Us Brits have something of a checkered past when it comes to comedy on the silver screen.
For every gem Richard Curtis delivers, someone thinks Sex Lives Of The Potato Men or Lesbian Vampire Killers is a good idea – so approaching with caution is only sensible.
Also factor in Julian Barratt and Simon Farnaby (who have devoted cult followings) doing an Isle Of Man version of Bergerac (as yer parents, kids) and there was very chance Mindhorn was going to be quirky at best…
Instead what we get is delightfully British comedy that actually has proper laughs and jokes in it, and doesn’t make you want to hind behind the sofa until it stops and goes away.
The story could only come from a British mind, too.
Barratt plays washed-up actor Richard Thorncroft, famous for playing TV detective Mindhorn and precious little else.
Then a serial killer threatens more deaths unless Mindhorn is brought on the case – and hilarity genuinely ensues.
The plot is nuts bonkers, but that’s half the fun here.
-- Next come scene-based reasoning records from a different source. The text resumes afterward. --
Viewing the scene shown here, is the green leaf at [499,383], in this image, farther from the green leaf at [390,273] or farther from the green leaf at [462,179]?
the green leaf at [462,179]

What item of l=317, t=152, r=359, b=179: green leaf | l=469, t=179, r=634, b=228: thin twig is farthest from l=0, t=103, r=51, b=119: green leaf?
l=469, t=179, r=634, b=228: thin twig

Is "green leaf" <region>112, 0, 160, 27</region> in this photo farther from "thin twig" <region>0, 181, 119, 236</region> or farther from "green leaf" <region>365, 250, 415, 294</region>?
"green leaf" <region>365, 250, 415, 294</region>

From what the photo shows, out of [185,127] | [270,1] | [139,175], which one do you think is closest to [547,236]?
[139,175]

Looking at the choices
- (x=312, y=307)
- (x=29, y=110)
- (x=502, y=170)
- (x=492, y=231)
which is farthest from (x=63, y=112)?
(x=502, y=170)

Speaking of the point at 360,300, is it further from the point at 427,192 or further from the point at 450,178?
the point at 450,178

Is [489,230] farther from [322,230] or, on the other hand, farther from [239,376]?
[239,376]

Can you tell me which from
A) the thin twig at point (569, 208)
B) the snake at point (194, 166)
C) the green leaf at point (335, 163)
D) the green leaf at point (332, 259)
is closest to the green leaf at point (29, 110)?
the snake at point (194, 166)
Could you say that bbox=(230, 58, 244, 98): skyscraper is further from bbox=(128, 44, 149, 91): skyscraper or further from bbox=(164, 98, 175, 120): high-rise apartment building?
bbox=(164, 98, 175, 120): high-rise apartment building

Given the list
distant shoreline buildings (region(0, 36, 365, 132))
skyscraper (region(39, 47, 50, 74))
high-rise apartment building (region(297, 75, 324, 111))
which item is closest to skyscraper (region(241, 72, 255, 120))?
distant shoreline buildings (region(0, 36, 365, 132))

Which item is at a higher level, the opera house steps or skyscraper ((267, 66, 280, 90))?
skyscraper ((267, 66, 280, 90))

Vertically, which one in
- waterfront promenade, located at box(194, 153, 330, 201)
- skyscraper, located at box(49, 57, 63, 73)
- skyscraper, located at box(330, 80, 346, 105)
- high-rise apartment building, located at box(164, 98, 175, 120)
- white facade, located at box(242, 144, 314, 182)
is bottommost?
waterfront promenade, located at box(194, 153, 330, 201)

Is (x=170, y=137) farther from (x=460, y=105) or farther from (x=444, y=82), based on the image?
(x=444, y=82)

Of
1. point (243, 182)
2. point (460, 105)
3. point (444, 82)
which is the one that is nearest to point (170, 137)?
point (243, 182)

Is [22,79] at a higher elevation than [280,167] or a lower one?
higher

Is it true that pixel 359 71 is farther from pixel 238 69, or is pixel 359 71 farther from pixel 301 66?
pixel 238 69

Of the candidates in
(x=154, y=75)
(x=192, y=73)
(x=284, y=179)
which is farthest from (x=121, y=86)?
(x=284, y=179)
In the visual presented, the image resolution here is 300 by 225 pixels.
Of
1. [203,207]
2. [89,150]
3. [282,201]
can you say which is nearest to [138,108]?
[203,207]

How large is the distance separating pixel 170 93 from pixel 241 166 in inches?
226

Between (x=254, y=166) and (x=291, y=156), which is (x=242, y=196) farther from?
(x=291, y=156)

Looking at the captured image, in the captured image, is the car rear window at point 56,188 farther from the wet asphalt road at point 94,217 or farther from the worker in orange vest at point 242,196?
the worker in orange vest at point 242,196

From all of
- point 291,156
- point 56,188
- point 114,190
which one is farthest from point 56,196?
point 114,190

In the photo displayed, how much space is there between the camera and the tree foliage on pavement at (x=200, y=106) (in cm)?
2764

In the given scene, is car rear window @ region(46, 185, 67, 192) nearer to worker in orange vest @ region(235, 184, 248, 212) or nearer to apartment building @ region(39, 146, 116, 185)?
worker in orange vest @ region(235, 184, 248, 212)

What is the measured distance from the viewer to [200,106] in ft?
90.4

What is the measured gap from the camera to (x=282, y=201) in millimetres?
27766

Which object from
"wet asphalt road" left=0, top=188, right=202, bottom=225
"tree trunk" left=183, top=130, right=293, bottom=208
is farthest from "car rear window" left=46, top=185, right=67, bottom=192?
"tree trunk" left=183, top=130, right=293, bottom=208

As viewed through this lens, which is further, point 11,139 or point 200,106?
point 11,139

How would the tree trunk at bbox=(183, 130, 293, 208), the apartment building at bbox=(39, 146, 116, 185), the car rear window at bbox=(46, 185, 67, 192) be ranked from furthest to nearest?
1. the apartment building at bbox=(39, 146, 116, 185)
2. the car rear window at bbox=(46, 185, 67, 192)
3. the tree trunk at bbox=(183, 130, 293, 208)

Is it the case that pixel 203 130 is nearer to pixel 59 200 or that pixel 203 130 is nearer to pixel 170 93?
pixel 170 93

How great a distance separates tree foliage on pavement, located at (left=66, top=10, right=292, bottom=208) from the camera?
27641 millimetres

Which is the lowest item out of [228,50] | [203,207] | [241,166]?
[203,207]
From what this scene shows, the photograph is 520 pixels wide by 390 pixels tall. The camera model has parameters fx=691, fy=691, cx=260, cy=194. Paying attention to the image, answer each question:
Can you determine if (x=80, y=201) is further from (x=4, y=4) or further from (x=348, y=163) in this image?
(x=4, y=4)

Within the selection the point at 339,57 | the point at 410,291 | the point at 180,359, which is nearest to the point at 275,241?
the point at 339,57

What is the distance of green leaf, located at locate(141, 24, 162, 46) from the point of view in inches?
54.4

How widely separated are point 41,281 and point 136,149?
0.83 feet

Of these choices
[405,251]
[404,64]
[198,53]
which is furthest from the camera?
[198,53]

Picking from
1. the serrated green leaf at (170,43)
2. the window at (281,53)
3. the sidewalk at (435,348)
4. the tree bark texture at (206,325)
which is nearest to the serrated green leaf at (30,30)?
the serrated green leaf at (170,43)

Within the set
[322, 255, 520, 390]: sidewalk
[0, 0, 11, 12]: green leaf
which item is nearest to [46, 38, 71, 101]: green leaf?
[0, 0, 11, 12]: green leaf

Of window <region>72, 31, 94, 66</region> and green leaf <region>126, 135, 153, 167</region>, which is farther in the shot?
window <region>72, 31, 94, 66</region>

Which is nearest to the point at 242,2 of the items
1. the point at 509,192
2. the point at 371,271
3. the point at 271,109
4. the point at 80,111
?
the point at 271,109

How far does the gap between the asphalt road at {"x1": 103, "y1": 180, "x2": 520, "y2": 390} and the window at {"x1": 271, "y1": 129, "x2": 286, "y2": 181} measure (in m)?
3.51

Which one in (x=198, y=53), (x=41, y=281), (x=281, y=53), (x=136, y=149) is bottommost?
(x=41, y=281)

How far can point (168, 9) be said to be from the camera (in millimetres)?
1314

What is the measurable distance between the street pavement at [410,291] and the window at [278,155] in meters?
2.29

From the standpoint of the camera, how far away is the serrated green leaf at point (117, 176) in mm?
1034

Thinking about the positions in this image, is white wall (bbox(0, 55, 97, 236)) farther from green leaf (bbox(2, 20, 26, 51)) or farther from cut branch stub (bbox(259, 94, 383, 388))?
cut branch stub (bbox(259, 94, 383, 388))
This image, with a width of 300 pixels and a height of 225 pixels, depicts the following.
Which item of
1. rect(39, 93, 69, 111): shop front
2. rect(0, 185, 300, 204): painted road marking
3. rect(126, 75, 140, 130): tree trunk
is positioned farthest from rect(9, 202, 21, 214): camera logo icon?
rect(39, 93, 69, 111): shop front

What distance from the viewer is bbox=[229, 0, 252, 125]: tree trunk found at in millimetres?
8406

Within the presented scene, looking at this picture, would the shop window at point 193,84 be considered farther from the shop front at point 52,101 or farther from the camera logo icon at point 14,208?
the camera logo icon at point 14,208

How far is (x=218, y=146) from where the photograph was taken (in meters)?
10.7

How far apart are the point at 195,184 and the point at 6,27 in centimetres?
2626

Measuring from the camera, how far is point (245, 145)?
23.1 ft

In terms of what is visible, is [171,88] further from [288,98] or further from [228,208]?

The absurdity of the situation is taken way past its natural extremes and it’s seriously a joy to behold.
Barratt plays the deluded waster to perfection, everything being done with a straight bat – which is what makes the comedy so good.
Often the temptation is to ham it up, flagging every gag with cheerleaders and a full band, but a good comedy lets the audience find the laughs – and that’s very much the case here.
The story is just told straight, Barratt, Farnaby and their assembled star cast (Kenneth Branagh, Andrea Riseborough, Steve Coogan, Russell Tovey, Simon Callow, Harriet Walter) all bringing their A-game to the party.
Setting it on the Isle Of Man is also a genius move.
Bergerac, for those too young to remember, was set on Jersey, John Nettles (off of Midsomer Murders) playing the titular copper solving crimes on a weekly basis.
The influence is clear and acknowledged, and bringing it to a different tiny island allows for such great scenes as a chase through an annual Mindhorn parade and a shoot-out on a small ride or two.
This sort of thing really couldn’t work in any other setting.
It also allows for Thorncroft’s massively overblown ego to be shown in sharp relief against such a tiny community.
In so many ways, this film shouldn’t work.
It’s niche to say the least, plus it’s awash with in-jokes about actors and their self-obsessed view of the world, but somehow Barratt and Farnaby fashion a good cop caper that works on more than one level.
And crucially, it’s funny.
A British comedy.
And not done by Richard Curtis.
Whoever thought that was possible?
For once, I’m really hoping for a sequel.